The Austrian-American physicist Victor Francis Hess (1883-1964) shared the Nobel Prize in Physics for his discovery of cosmic rays.
Victor Francis (originally Franz) Hess was born on June 24, 1883, at Schloss Waldstein, Styria. He studied physics at the universities of Graz (1901-1905) and Vienna (1905-1908) and graduated as a doctor of philosophy at Graz in 1906. From 1910 to 1920 Hess was a lecturer at the Institute for Radium Research in the University of Vienna.
In 1900 C. T. R. Wilson proved that air is a slight conductor of electricity. Thereafter it was held that this property of the air was due to ionization by gamma rays emitted by radioactive substances in the air or in the earth. It was known that gamma rays are almost completely absorbed by 300 meters of air. To test the theory, balloon ascents were made between 1909 and 1911. Each showed that the ionization was too great to have been due to gamma rays emitted from the earth. But in each case the instruments were defective. In 1910 Theodore Wulf obtained similar results from readings at the foot and at the top of the Eiffel Tower, which is 300 meters high.
Hess became interested in Wulf's account of his experiment. Hess designed new instruments, and he made two balloon ascents in 1911, seven in 1912, and one in 1913. He showed that, as the height increased, the degree of ionization decreased at first and then rapidly increased. At a height of 5 kilometers it was many times greater than at the earth's surface. He concluded that the phenomenon was due to hitherto unknown rays of high penetration which entered the earth's atmosphere from space. On one ascent, during an almost total eclipse of the sun, the radiation was not diminished. Hess therefore concluded that the rays could not be emitted by the sun. At a later date R. A. Millikan named the radiation discovered by Hess "cosmic rays."
In 1920 Hess was appointed associate professor at Graz. From 1921 to 1923, while on leave of absence, he was director of research at the United States Radium Corporation, New York. In 1925 he became professor of experimental physics at the University of Graz and in 1931 professor of physics at Innsbruck. In 1931 he established an observatory for the study of the diurnal and nocturnal fluctuations of the cosmic rays, at which he had hinted in 1912. In 1938 Hess accepted the chair of physics at Fordham University, New York, and he became a naturalized American citizen in 1944. He died in New York on Dec. 18, 1964.

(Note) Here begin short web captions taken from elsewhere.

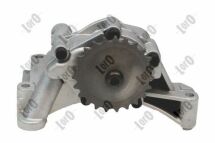 Насос масляный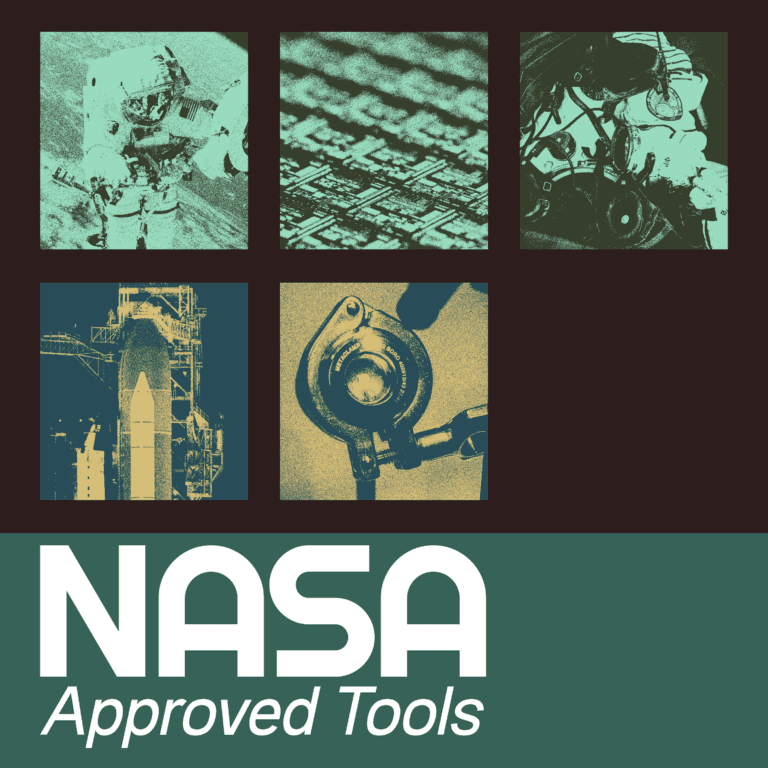 Approved Tools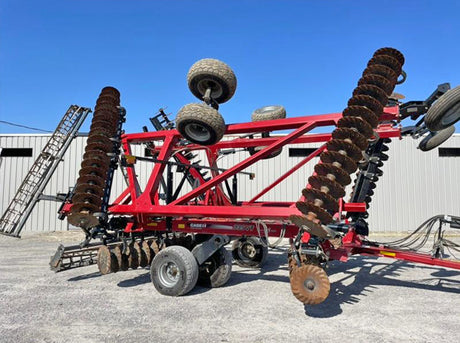 used Case IH 335 for sale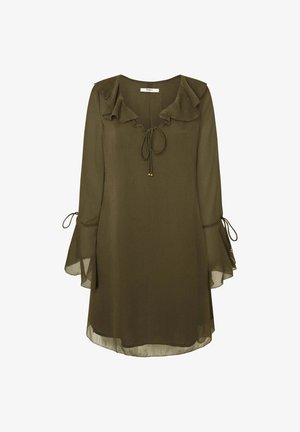 Pepe Jeans, - Sukienka letnia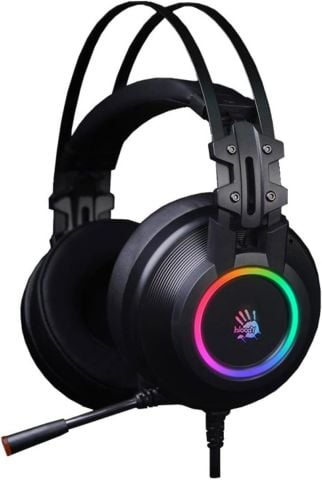 Bloody G528C 7.1 RGB USB Gaming Kulaklik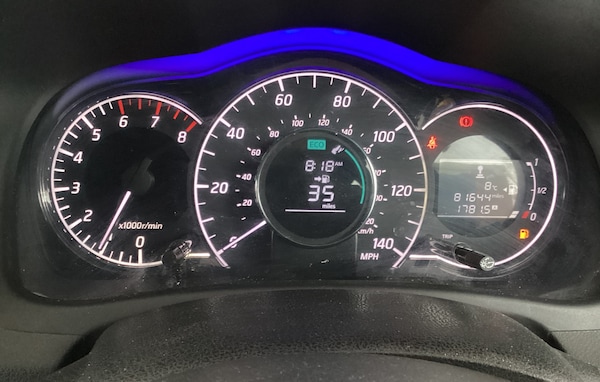 Used Nissan Note 2014 for sale - 74314980: Photo 11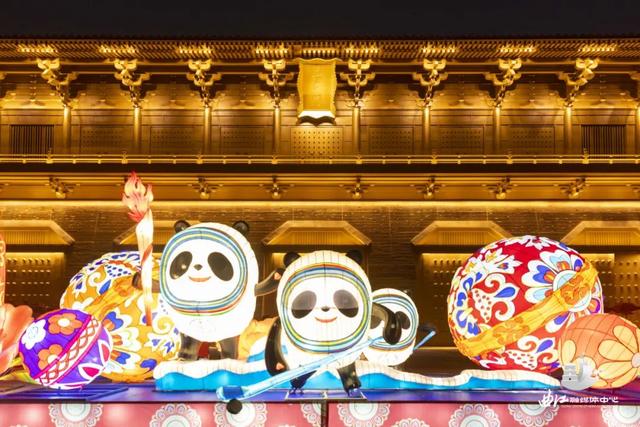 西安展祥建筑工程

Hess's discovery encouraged the study of subatomic particles and led to the discovery of the positron by C. D. Anderson. In 1936 Hess shared the Nobel Prize for Physics with Anderson, and he received many other honors.
There is a biography of Hess in Nobel Lectures, Physics, 1922-1941 (1965), which also includes his Nobel Lecture. For a discussion of his work see N. H. de V. Heathcote, Nobel Prize Winners, Physics, 1901-1950 (1953). For the effects of cosmic rays see F. K. Richtmyer and E. H. Kennard, Introduction to Modern Physics (1950), and S. Glasstone, Sourcebook of Atomic Energy (1958).